Médias de France, médias d’en France: Du parti pris au deux poids deux mesures

Médias de France, médias d’en France: Du parti pris au deux poids deux mesures
  • Tout au long de cette couverture médiatique, on a entendu des experts assimiler l’Occident (et lui seul) aux «nations civilisées»: le reste du monde (l’Inde, la Chine, le Moyen-Orient et la Russie) n’en ferait pas partie !
  • Disons-le sans détour et prenons date: le traitement médiatique de cette guerre sera un jour donné en exemple dans les écoles de journalisme pour ses manquements flagrants à la déontologie !

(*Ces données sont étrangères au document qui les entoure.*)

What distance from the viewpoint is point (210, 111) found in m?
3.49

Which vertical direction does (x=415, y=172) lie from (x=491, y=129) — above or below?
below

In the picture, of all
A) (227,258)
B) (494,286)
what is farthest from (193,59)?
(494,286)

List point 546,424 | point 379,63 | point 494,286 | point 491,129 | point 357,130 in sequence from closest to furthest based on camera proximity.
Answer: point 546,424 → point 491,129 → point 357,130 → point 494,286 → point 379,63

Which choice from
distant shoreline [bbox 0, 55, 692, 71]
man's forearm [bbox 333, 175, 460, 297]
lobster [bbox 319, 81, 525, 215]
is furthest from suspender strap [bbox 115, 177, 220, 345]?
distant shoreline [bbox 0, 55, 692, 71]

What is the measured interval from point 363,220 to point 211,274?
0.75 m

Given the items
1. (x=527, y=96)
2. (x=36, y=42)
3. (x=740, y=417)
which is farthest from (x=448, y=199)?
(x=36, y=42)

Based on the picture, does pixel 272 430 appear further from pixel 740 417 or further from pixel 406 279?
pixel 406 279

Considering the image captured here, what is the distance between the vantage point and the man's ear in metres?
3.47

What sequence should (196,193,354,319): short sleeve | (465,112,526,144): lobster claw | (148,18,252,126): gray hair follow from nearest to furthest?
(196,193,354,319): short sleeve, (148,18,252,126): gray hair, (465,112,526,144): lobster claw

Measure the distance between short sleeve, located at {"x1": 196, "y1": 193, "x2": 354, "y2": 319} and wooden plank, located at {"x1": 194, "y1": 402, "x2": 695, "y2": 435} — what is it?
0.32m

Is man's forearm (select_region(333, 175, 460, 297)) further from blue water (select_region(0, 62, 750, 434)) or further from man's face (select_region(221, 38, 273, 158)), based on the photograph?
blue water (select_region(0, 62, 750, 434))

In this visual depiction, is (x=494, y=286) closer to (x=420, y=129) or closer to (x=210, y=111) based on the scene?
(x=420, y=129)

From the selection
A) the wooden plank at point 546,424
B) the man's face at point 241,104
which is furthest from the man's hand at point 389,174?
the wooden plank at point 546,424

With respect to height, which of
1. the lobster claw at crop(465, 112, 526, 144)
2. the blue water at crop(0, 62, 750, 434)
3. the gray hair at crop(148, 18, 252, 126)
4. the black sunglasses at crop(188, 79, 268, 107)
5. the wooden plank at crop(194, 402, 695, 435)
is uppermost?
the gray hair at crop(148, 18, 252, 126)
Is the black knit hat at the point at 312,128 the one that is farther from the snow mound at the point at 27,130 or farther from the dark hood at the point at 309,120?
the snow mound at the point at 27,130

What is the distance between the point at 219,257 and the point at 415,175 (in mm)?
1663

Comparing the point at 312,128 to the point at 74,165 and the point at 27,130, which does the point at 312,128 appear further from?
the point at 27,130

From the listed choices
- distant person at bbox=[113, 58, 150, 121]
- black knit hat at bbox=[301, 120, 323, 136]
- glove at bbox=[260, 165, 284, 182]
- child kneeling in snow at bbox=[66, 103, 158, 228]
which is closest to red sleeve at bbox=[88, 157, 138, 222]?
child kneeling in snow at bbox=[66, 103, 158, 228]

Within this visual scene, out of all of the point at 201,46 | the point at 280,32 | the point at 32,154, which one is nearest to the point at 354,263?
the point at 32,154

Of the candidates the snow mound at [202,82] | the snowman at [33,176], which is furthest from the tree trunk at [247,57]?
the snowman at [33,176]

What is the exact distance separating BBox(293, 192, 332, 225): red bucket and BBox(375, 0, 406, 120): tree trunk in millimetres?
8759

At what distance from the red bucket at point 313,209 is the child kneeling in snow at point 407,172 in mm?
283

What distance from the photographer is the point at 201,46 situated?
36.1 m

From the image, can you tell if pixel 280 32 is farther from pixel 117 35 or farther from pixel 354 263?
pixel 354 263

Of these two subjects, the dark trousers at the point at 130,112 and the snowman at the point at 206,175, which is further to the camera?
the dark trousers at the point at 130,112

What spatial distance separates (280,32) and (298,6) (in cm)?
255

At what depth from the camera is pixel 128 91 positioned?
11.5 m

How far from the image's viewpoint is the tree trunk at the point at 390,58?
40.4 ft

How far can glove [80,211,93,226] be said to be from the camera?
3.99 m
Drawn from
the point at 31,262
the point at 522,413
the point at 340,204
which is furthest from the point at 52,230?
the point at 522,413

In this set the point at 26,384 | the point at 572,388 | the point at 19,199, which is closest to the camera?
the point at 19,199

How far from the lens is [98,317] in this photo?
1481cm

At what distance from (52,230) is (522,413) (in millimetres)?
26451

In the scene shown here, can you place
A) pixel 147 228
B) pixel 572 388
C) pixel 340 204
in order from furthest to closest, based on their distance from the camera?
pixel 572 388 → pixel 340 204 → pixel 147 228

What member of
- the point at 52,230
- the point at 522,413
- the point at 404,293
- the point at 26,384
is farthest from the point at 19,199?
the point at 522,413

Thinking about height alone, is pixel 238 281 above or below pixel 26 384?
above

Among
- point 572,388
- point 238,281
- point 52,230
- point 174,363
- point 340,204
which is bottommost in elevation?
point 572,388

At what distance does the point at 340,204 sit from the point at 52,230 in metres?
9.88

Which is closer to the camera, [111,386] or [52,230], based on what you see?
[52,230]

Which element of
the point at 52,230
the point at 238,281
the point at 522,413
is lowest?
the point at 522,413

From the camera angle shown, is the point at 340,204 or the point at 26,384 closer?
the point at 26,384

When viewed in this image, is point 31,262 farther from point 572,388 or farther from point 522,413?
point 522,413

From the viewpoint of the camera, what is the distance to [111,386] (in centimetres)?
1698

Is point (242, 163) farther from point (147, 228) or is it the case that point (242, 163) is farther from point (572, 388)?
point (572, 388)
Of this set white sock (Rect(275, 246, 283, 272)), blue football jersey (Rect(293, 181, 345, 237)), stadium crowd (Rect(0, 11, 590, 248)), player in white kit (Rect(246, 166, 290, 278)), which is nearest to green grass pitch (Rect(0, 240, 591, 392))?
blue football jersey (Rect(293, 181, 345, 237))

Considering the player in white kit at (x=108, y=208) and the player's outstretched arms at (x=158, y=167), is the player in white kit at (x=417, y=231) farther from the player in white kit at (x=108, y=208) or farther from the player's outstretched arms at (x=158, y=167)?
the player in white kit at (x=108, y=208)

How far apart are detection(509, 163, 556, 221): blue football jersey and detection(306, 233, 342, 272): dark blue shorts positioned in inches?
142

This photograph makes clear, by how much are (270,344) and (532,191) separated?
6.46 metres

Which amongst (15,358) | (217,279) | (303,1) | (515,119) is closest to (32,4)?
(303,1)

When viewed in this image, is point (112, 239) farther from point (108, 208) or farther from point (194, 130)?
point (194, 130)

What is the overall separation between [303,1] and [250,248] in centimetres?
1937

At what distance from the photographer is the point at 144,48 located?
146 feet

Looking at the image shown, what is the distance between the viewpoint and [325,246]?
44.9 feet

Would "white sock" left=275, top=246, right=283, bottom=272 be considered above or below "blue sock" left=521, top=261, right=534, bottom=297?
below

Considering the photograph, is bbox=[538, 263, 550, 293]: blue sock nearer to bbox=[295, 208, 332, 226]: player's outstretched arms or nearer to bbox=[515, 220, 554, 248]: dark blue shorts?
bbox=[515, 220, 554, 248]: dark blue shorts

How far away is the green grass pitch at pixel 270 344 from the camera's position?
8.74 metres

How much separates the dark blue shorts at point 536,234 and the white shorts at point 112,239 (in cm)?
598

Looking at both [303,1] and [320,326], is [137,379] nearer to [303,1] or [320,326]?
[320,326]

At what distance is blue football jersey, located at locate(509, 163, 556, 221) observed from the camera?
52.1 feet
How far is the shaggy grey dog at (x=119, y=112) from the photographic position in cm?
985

En France, il y a entre 35 000 et 40 000 journalistes détenteurs de la carte de presse. Pays de la Déclaration des Droits de l’Homme, la France se veut aussi celui de la liberté d’expression. Une liberté bien encadrée, comme il se doit. Mais, neutralité ou parti pris, qu’en est-il concrètement de ses médias, privés comme publics, télé, radio comme presse écrite?
La question s’était déjà posée il y a près de deux siècles, bien avant l’avènement du tout- média. Et elle fut formulée par un grand écrivain: Honoré de Balzac. Le moins que l’on puisse dire, c’est que l’auteur de La Comédie humaine ne portait guère la presse dans son cœur. À ses yeux: «Les journalistes sont des personnages vénaux, corrompus, dont la puissance est disproportionnée par rapport au talent» 1.

D’un camp à l’autre

Prenons un sujet d’actualité: la guerre en Ukraine. Sujet sensible, certes. On s’attendait à ce que les agresseurs fussent vilipendés, ce qui allait de soi. Durant des mois, et parfois sans discontinuer, ce fut le sujet majeur de l’actualité internationale, à la télévision surtout. Et si la couverture du décès de la reine Elizabeth II a fini par prendre le dessus, une des chaînes d’information en continu avait fait le service minimum, préférant ses directs depuis Kiev ou les analyses partisanes de ses chroniqueurs attitrés.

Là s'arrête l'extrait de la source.